== O QUE FAZER ==
Retome o texto sobre o Brasil "país do futuro" e continue-o logo após a última frase apresentada.

== BLOCO DE TEXTO ==
:::

O PAÍS DO FUTURO ESTÁ VELHO

Lula no café da manhã com jornalistas Foto: Ricardo Stuckert

Seis meses antes de se suicidar, com a mulher, Lotte, em Petrópolis, em 22 de fevereiro de 1942, o escritor austríaco e judeu, Stefan Zweig, que escolhera a região Serrana do Rio de Janeiro para fugir dos ataques de Adolf Hitler a judeus, ciganos e comunistas, na Europa, na 2ª Guerra Mundial, publicou o livro “Brasil, país do futuro”, extravasando o seu “encanto com o país no qual projetou sua utopia de uma sociedade que pudesse viver em paz e harmonia, em contraposição ao que ocorria em sua Europa amada”, como recordou, em fevereiro do ano passado, minha amiga e brilhante colega do JORNAL DO BRASIL, Kristina Michahelles, que dirige a Casa Stefan Zweig na cidade imperial que o escritor conheceu em 1936 e lá morou até o fim da vida.

Pois na sexta-feira, 27 de outubro, o outrora eterno e ufanista “país do futuro”, mesmo sendo agora, pelo Censo do IBGE, um país com mais presença do passado que de futuro, deu mostras de que segue exercendo a missão conciliadora que tanto agradou o intelectual austríaco. Diplomatas do Brasil, que teve papel fundamental na Assembleia Geral da Organização das Nações Unidas que aprovou a criação do Estado de Israel, em 1947, deixando em suspense, até hoje, pela revolta dos árabes palestinos, em 1948, a criação do Estado da Palestina, voltaram a defender na ONU um entendimento para cessar a carnificina próxima de 10 mil mortes, e prevalecer o respeito aos Direitos Humanos da Carta da ONU. Há 75 anos, episódios de guerra e ataques mútuos se sucedem entre Israel e os vizinhos palestinos, sem um Estado para chamar de seu e que vivem confinados em Gaza e na Cisjordânia.

:::

== MATERIAL FORNECIDO ==

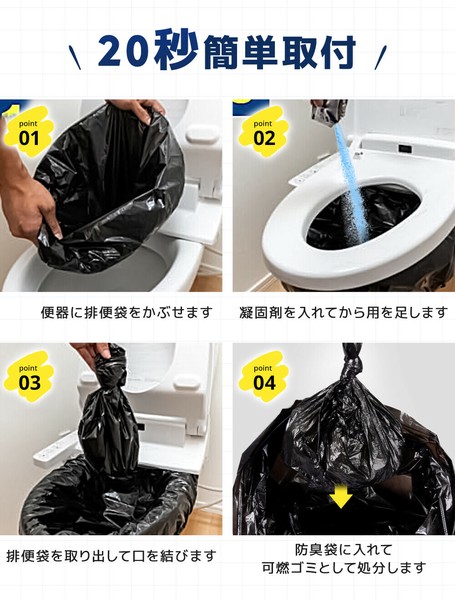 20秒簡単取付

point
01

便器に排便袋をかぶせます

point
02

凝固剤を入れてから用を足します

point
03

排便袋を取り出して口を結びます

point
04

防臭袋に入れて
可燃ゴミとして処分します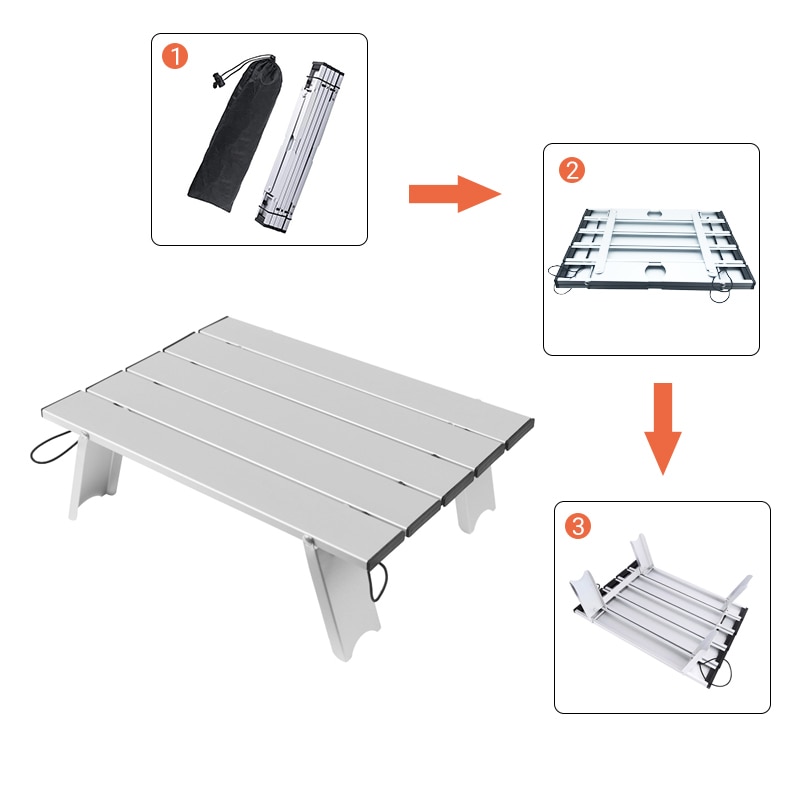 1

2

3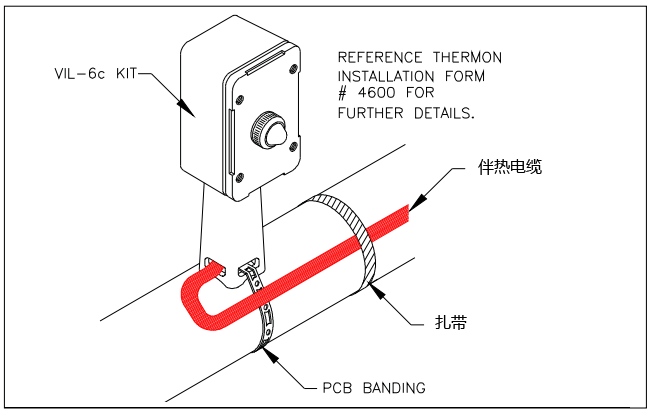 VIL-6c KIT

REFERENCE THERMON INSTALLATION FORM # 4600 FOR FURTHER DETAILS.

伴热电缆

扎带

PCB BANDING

:::

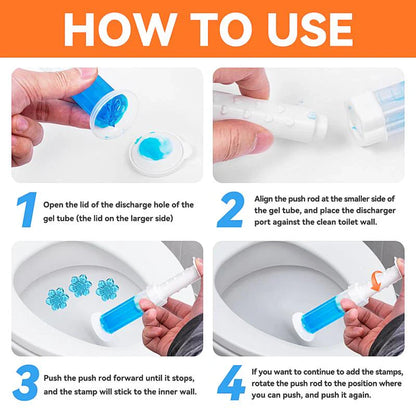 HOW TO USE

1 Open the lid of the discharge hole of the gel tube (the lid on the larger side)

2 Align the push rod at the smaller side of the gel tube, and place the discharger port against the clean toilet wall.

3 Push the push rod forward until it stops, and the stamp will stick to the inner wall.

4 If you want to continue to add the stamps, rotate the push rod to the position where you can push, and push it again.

:::

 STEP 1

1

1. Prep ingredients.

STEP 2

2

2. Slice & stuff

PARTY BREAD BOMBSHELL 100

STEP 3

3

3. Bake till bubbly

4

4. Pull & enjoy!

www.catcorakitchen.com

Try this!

:::

== RESULTADO DO EXERCÍCIO ==
O estado de guerra ganhou contornos mais complexos com o envolvimento indireto de outros países, desde que os terroristas do Hamas, que controlavam política e militarmente a Faixa de Gaza, fizeram um inesperado ataque a Israel, no sábado, 7 de outubro, com grande número de mortes e mais de 200 reféns entre homens, mulheres e crianças. Surpreendido pela incursão em seu território, tido como inexpugnável, Israel revida pesadamente. Além do bloqueio de água e suprimentos aos mais de 2,3 milhões que vivem na Faixa de Gaza, segue com o plano de evacuar a população da área Norte de Gaza para atacar e aniquilar o Hamas. Seria como o Exército e as forças armadas invadirem uma das grandes comunidades do Rio de Janeiro, São Paulo, Salvador ou do Recife para capturar, a qualquer preço, os chefes do tráfico. Morrerão bem mais civis do que militantes, pois o Hamas usa a população civil como escudo de proteção, assim como faz dos reféns moedas de troca.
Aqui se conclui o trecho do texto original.